**Text segment:**
※ ※ ※

COMMERCIAL METALS COMPANY
NON-GAAP FINANCIAL MEASURES (UNAUDITED)
This press release contains financial measures not derived in accordance with generally accepted accounting principles ("GAAP"). Reconciliations to the most comparable GAAP measures are provided below.
Core EBITDA from Continuing Operations is a non-GAAP financial measure. Core EBITDA from continuing operations is the sum of earnings (loss) from continuing operations before interest expense and income taxes (benefit). It also excludes recurring non-cash charges for depreciation and amortization, asset impairments, and equity compensation. Core EBITDA from continuing operations also excludes certain material acquisition and integration related costs and other legal fees, mill operational start-up costs, CMC Steel Oklahoma incentives, net debt restructuring and extinguishment gains and losses and severance expenses. Core EBITDA from continuing operations should not be considered an alternative to earnings (loss) from continuing operations or net earnings (loss), or as a better measure of liquidity than net cash flows from operating activities, as determined by GAAP. However, we believe that Core EBITDA from continuing operations provides relevant and useful information, which is often used by analysts, creditors and other interested parties in our industry as it allows: (i) comparison of our earnings to those of our competitors; (ii) a supplemental measure of our ongoing core performance; and (iii) the assessment of period-to-period performance trends. Additionally, Core EBITDA from continuing operations is the target benchmark for our annual and long-term cash incentive performance plans for management. Core EBITDA from continuing operations may be inconsistent with similar measures presented by other companies.

※ ※ ※

Records of scene-based questions:

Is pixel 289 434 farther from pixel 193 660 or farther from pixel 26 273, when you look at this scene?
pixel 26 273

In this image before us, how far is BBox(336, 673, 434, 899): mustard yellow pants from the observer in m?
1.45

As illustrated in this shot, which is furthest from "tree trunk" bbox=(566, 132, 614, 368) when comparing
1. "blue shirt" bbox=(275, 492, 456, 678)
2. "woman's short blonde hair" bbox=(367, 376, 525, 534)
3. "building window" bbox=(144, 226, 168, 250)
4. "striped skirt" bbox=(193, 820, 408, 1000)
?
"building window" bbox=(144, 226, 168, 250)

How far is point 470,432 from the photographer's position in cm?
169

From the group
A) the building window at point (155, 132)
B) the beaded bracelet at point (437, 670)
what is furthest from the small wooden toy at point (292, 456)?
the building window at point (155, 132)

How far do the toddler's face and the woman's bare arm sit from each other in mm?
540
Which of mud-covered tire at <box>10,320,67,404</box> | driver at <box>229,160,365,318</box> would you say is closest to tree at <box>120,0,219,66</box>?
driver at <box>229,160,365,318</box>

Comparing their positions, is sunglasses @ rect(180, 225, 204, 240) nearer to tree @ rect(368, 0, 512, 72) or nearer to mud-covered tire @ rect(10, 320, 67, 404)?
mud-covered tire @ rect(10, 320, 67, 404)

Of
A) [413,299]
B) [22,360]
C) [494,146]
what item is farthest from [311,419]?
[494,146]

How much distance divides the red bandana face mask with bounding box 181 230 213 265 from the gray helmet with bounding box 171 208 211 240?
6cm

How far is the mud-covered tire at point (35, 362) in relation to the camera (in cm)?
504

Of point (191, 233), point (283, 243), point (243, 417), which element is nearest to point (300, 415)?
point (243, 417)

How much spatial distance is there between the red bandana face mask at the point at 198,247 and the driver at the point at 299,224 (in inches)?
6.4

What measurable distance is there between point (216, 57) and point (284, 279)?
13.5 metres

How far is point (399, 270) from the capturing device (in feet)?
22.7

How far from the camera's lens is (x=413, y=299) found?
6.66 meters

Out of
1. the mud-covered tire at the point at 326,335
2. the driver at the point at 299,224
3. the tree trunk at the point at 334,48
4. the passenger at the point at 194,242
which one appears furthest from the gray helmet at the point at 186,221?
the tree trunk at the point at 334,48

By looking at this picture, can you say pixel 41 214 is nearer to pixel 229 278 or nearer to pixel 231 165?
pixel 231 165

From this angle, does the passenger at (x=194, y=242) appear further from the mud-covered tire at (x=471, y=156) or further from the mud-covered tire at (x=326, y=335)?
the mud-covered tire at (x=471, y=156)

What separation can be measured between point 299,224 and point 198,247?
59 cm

※ ※ ※

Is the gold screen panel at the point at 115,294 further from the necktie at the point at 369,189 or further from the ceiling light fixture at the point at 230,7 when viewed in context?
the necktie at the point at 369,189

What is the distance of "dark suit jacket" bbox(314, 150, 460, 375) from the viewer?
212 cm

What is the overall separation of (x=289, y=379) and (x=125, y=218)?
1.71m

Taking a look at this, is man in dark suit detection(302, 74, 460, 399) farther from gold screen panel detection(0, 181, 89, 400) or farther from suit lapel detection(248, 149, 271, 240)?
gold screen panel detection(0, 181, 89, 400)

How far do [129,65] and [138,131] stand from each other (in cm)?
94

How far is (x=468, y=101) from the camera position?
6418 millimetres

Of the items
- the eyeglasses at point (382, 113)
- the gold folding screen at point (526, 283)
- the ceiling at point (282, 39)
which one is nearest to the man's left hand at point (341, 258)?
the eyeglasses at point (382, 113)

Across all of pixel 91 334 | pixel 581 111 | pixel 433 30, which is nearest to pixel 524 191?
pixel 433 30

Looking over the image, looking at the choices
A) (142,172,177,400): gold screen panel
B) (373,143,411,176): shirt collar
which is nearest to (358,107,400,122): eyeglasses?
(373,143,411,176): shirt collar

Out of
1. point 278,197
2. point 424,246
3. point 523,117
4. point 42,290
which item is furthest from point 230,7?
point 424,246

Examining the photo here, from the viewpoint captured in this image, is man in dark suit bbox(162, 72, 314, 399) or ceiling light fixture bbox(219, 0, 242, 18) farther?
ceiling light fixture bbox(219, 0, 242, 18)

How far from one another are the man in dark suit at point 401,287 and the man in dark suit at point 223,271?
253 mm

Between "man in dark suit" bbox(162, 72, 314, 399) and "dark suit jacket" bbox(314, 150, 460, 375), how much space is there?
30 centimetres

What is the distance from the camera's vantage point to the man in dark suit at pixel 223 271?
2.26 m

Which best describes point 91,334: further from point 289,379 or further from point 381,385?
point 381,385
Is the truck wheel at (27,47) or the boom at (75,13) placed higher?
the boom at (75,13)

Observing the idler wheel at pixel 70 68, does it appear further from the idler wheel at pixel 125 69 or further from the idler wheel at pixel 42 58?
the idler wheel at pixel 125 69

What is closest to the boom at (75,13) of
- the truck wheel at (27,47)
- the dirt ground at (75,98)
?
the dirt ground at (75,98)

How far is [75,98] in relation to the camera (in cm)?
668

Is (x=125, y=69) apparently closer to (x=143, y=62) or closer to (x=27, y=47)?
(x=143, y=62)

※ ※ ※

**What to do:**
Write out the non-GAAP measures passage verbatim, between "This press release" and "are provided below.", inclusive.

**The completed task:**
This press release contains financial measures not derived in accordance with generally accepted accounting principles ("GAAP"). Reconciliations to the most comparable GAAP measures are provided below.